Segment Start: Record excerpts

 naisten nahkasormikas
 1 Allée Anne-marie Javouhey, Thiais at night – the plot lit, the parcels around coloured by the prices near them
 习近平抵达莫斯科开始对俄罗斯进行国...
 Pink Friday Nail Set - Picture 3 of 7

Segment End: Record excerpts
Segment Start: Record excerpts

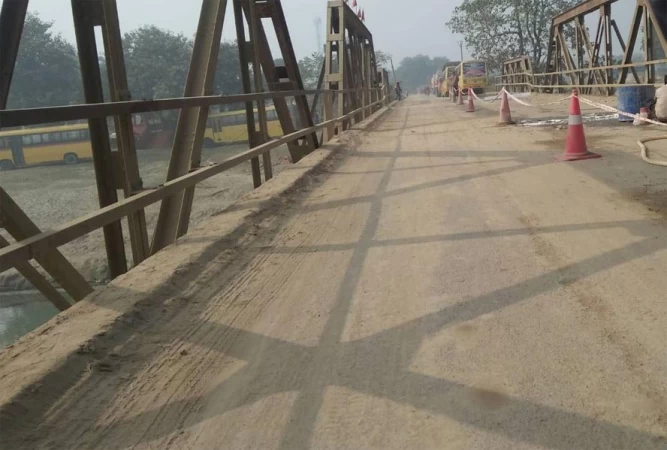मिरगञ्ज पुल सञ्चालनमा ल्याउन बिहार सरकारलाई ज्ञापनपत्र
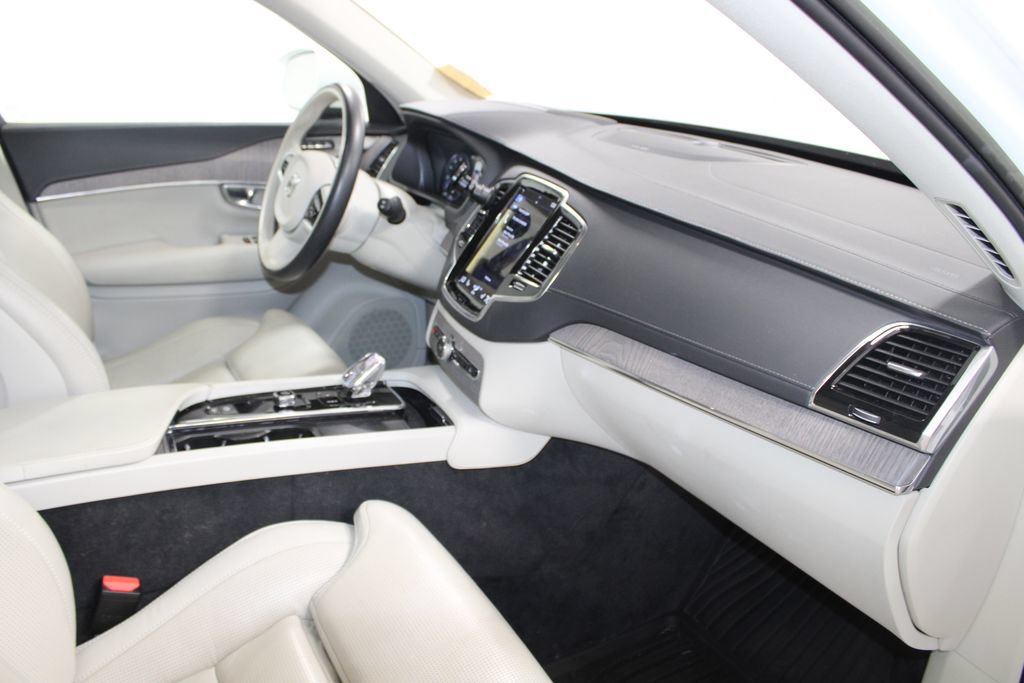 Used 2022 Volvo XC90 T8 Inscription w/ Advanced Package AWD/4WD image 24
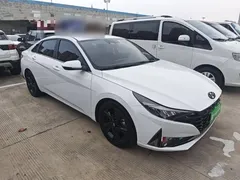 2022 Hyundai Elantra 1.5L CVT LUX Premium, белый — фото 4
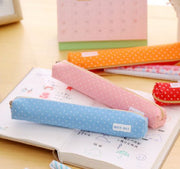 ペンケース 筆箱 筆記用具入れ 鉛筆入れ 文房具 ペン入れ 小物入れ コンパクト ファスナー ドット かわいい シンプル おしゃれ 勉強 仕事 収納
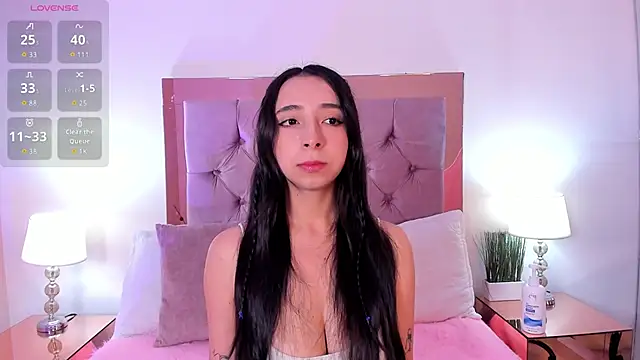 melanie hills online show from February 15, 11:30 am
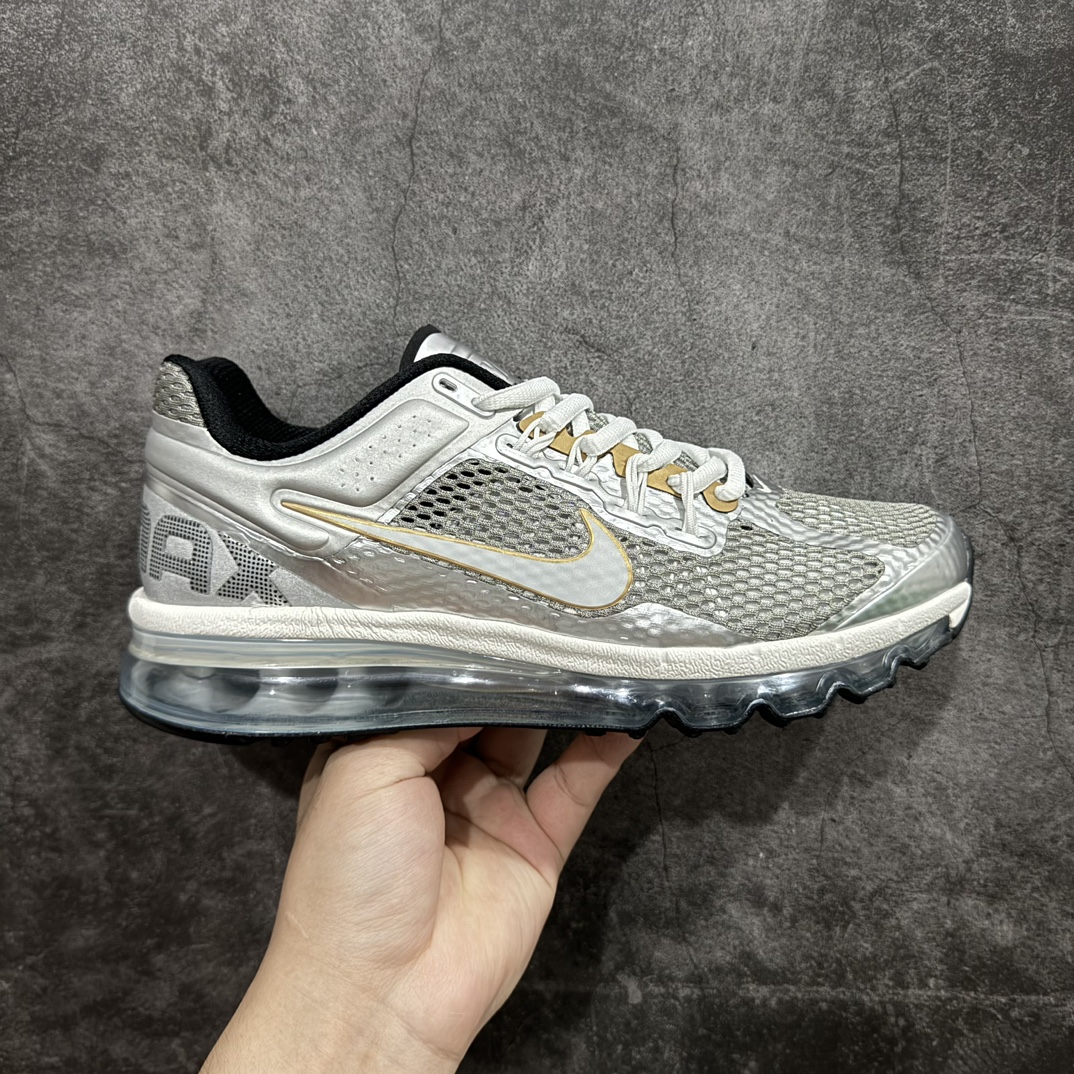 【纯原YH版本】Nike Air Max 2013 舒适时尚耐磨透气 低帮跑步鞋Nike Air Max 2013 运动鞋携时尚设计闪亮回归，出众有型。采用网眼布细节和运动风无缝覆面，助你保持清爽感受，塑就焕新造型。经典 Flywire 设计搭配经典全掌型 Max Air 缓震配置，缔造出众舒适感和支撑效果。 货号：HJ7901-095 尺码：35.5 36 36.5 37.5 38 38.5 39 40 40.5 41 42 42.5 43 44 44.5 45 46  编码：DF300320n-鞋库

Segment End: Record excerpts

§ Exercise instructions
Please write out, exactly as they appear above, only the lines in the stretch from the line with "习近平抵达莫斯科开始对俄罗斯进行国..." through the line with "Pink Friday Nail Set - Picture 3 of 7".

§ Answer space
 习近平抵达莫斯科开始对俄罗斯进行国...
 Pink Friday Nail Set - Picture 3 of 7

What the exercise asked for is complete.